During the 1920s, when Harlem witnessed its legendary Renaissance, the presence of Caribbean immigrants was, as Du Bois' comment suggests, widely felt and the subject of regular, energetic discussion. In fact, our shopworn notions of the Harlem Renaissance fail to account fully for the richness of this culturally diverse community's experience; we have tended to impose a fairly narrow conception of "the Negro" of the New Negro movement. Consider, for example, that in this decade one in four Harlem residents was an immigrant, most likely from someplace in the anglophone Caribbean. At the time, their presence was thought important and found its way into a great deal of canonical Harlem Renaissance writing. For example, the famous Harlem issue of Survey Graphic, the forerunner to Alain Locke's The New Negro and a pivotal text in the New Negro movement, refers often to the presence and influence of West Indians, including most explicitly the essay, "Gift of the Black Tropics," by the Jamaican-born socialist W. A. Domingo. Among other points of extraordinary importance Domingo raised was that "it is this large body of foreign-born who contribute those qualities that make New York so unlike Pittsburgh, Washington, Chicago, and other cities with large aggregations of American Negroes". (342)
The significance of anglophone Caribbean immigrants in New York and of the Caribbean in the material and imaginative lives of Harlemites were widely understood and remarked at the time, but preserving this significance has proven difficult. With some rare exceptions, notably Garvey and Claude McKay, the Caribbean origins of many Harlemites, famous and ordinary alike, were overlooked by scholars. And where they were noted, the complexity of the conditions provoked by such cultural differences was not adequately pursued. Historian Irma Watkins-Owens notes that while a 1930 WPA guide referred to the "blend[ing]" among New York's Negroes of "habits and qualities carried from the southern states, Africa, and the West Indies," by contrast "more recent investigations rarely emphasize Harlem's diverse origins, or explore the intraracial ethnic dimension as an important dynamic in African American community life" (1).

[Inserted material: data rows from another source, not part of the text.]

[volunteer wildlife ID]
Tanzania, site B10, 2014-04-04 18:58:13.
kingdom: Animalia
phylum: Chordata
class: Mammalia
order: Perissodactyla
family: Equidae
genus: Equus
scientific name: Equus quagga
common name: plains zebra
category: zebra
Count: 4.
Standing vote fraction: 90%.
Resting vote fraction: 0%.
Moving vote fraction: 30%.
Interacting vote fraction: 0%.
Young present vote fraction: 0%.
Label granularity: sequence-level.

In effect, much of our scholarship has performed a homogenizing gesture analogous to the historical phenomenon of racialization described by historian Philip Kasinitz. Of Caribbean New Yorkers in the 1920s and 1930s he writes, they "might have been immigrants in a city of immigrants, but it was race that structured their life chances. Being black determined where they lived and could not live, where they could and could not go to school, what type of job they could get, and the way they were treated by Americans of all colors" (8). Our received wisdom about the Harlem Renaissance suffers from a similar subsuming and effacement of differences under the sign of the Negro. Until recently, our exploration of the ways in which communities were forged and tensions negotiated across lines of ethnicity, class, religion, language, and social codes has been fairly muted. We have had our notions of the Renaissance expanded temporally and spatially, complicated productively by the inclusion of previously marginalized figures and events, and generally re-assessed and re-conceived. But only recently have the issues surrounding the Caribbean presence in the Harlem Renaissance been revived and examined systematically and with critical sophistication.